Task details: Decide whether each statement below agrees with the business continuity text: (a) a DRP is part of a BCP; (b) RTOs are set only after the BCP has been completed; (c) management often discounts BIA estimates because they are inflated. For each, answer yes or no and quote the deciding words of the text.

Text shown:
+++
Sharks in the Moat
Page 57
Let’s define a few basic terms that feed off of the calculations that we just went over.
Business continuity is a strategy that:
Allows us to prevent most disasters from happening to our business.
Tells us how to handle the disasters that slip through.
Enables us to recover once the disaster has ended.
In other words, business continuity is a strategy to prevent, recover and continue from disasters. But normally, most people think that business continuity is about prevention and how to keep functioning after a disaster has happened. That part in the middle – recovering from a disaster while it is still on-going – is so important that it gets its own name – disaster recovery. That is why disaster recovery, while discussed all by itself, is really a subset of business continuity.
We usually don’t call them business continuity and disaster recovery though. When discussing these matters, we will usually talk about the plan that addresses them. So, we have a business continuity plan, or BCP, and a disaster recovery plan, or DRP. DRP is contained within a BCP.
A disaster recovery plan, or DRP, documents how we will quickly restore data, applications and core services that run our business after a serious event happens. There will often be a disaster plan specific to IT as part of the larger DRP, so let’s take a second to see what that plan would look like. Some possible scenarios that would require the IT DRP to kick in are a loss of network connectivity, key systems, critical data or a service provider. A business continuity plan, or BCP, documents how an organization will prevent disruptions and continue operating at a strategical level with minimal or no downtime after a serious event happens.
In summary, a DRP is all about boots on the ground getting our systems back up at an operational level after some bad event has happened, while a BCP is all about how the organization will function before the event and after we have recovered.
Figure 151: The Relationship Between BIA, BCP and DRP
However, it turns out that before we can talk about either a BCP or DRP, we have to perform something called a business impact analysis, or BIA. The BIA helps us to understand what assets are important, and what their loss will mean to us. After all, if we don’t know which assets are important and why, how can we possibly know how to recover from their loss using a DRP or BCP? Figure 151 illustrates the relationships between the BCP, DRP and a BIA.
A BIA is undertaken so that we can easily see the impact to the organization of losing the availability of any given resource. One of the downsides of a BIA is that all assessments tend to be ‘worse-case’ and end up being inflated. This leads to management often discounting the estimates. An alternative is to look at a small subset of scenarios, and have key stakeholders analyze each and produce a range of outcomes. Based on these results, we then estimate a minimum, maximum and likely values along with a confidence level. We can then perform some quantitative magic to objectively come up with a final estimate that can be trusted.
Recall that the recovery time objective, or RTO, is how long it will take for us to get operational again. RTOs are defined when carrying out a business impact analysis as part of BCP development. Often, there can be two different perspectives on RTO, with each providing a different answer: the individuals who consume information, and senior management who have a broader view of the organization and must consider costs. For example, a lower-level supervisor may believe that specific information is critical to his job, but a vice president may disagree because she is looking at overall organizational risk, and that particular asset is actually much lower in the overall priority. However, the information security manager should take both views into account and try to achieve an RTO that services both views.
+++
Supplied records:

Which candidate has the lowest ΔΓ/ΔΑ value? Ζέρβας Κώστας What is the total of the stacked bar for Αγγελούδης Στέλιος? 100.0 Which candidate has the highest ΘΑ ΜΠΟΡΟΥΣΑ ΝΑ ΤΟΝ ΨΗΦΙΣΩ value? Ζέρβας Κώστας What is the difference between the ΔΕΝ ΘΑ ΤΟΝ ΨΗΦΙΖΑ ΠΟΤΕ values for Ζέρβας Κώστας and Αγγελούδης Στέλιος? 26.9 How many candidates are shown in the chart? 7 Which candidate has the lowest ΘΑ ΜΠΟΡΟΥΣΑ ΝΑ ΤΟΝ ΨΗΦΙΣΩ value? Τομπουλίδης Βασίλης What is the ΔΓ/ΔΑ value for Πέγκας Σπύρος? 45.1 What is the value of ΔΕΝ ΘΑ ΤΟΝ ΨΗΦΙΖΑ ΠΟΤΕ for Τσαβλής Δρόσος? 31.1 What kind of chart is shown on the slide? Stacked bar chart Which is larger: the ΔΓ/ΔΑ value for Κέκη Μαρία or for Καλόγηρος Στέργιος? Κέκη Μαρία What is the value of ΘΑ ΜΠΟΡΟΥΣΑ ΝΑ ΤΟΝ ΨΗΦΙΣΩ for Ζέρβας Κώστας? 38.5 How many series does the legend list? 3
+++
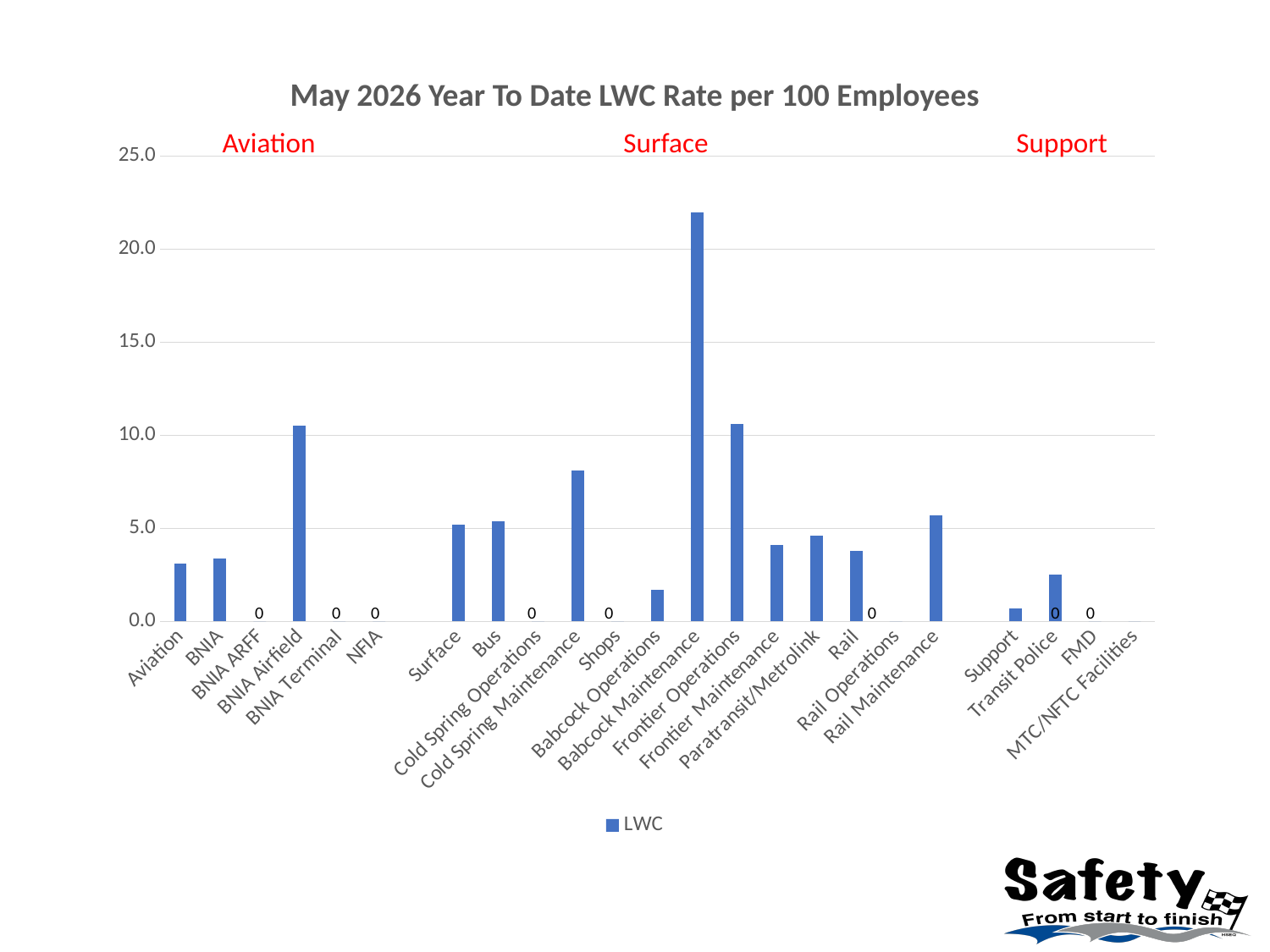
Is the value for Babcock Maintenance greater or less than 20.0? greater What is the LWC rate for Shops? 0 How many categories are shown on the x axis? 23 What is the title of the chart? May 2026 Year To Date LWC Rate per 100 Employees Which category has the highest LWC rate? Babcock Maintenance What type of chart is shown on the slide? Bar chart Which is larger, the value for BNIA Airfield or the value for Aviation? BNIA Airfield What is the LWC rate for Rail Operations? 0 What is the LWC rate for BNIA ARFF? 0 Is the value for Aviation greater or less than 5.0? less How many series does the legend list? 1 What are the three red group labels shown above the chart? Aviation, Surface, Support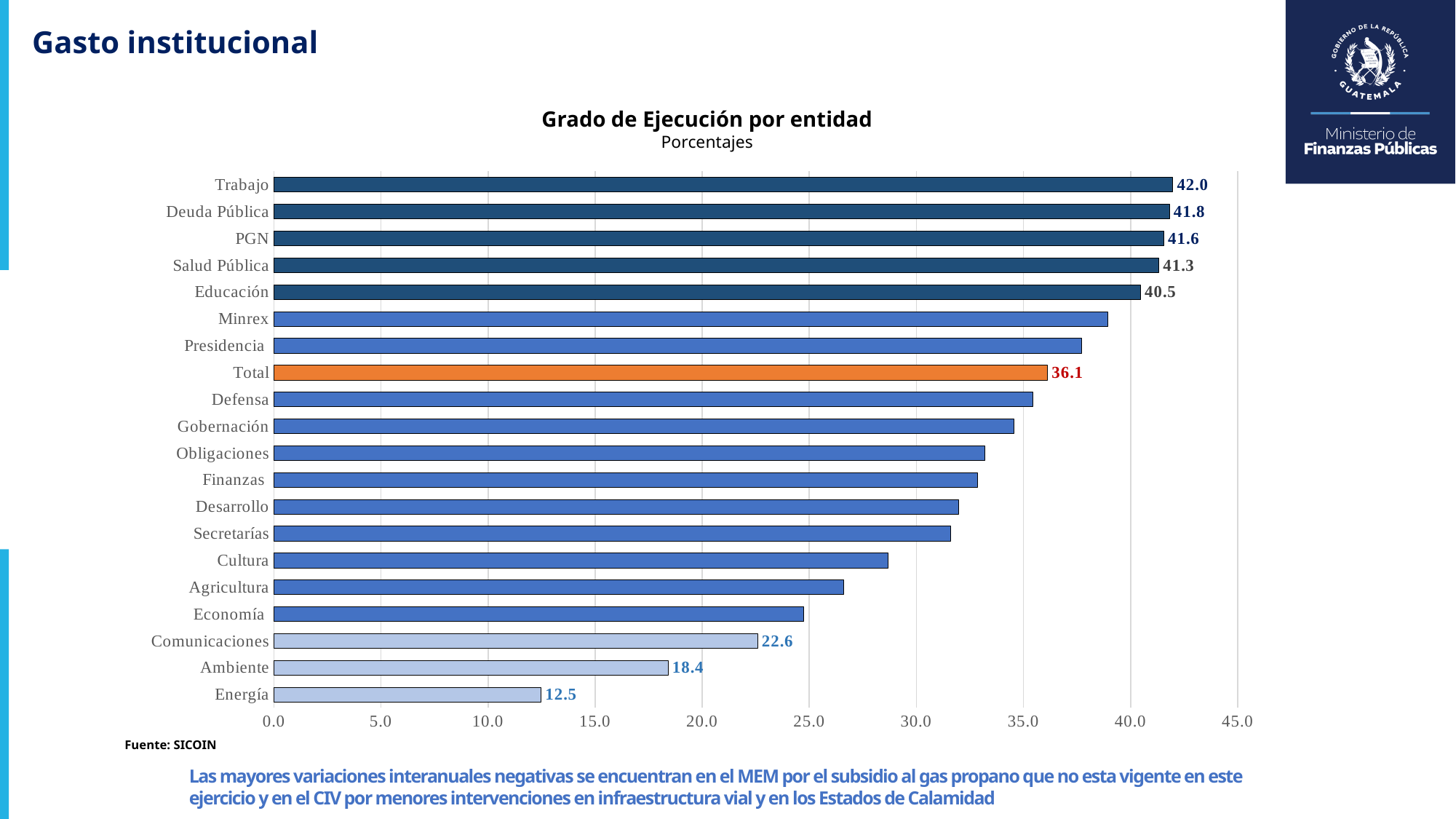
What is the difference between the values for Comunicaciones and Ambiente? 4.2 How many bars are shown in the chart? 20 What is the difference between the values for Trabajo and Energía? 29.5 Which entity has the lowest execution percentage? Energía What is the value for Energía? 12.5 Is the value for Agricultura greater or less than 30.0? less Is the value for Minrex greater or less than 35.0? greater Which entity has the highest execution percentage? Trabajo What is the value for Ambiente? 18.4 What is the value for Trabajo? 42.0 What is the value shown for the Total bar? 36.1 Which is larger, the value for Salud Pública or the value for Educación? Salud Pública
+++
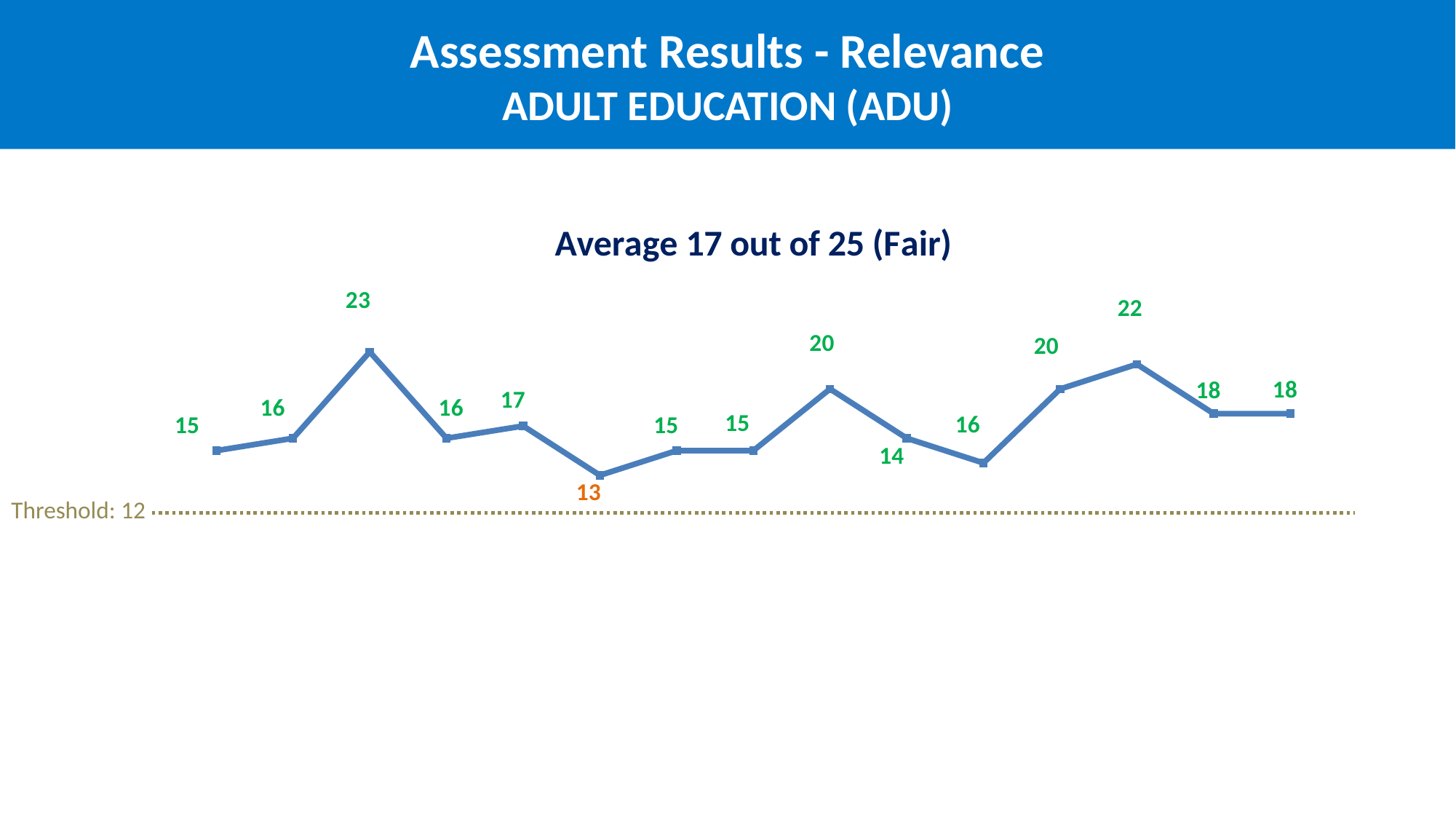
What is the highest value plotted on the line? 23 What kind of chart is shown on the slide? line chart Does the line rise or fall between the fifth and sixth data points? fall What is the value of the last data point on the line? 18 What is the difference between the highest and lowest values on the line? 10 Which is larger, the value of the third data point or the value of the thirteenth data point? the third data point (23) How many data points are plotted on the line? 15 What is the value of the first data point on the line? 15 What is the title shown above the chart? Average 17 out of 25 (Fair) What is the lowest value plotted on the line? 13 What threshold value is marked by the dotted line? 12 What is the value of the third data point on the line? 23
+++
Output of the task:
(a) Yes: "DRP is contained within a BCP."
(b) No: "RTOs are defined when carrying out a business impact analysis as part of BCP development."
(c) Yes: "end up being inflated. This leads to management often discounting the estimates."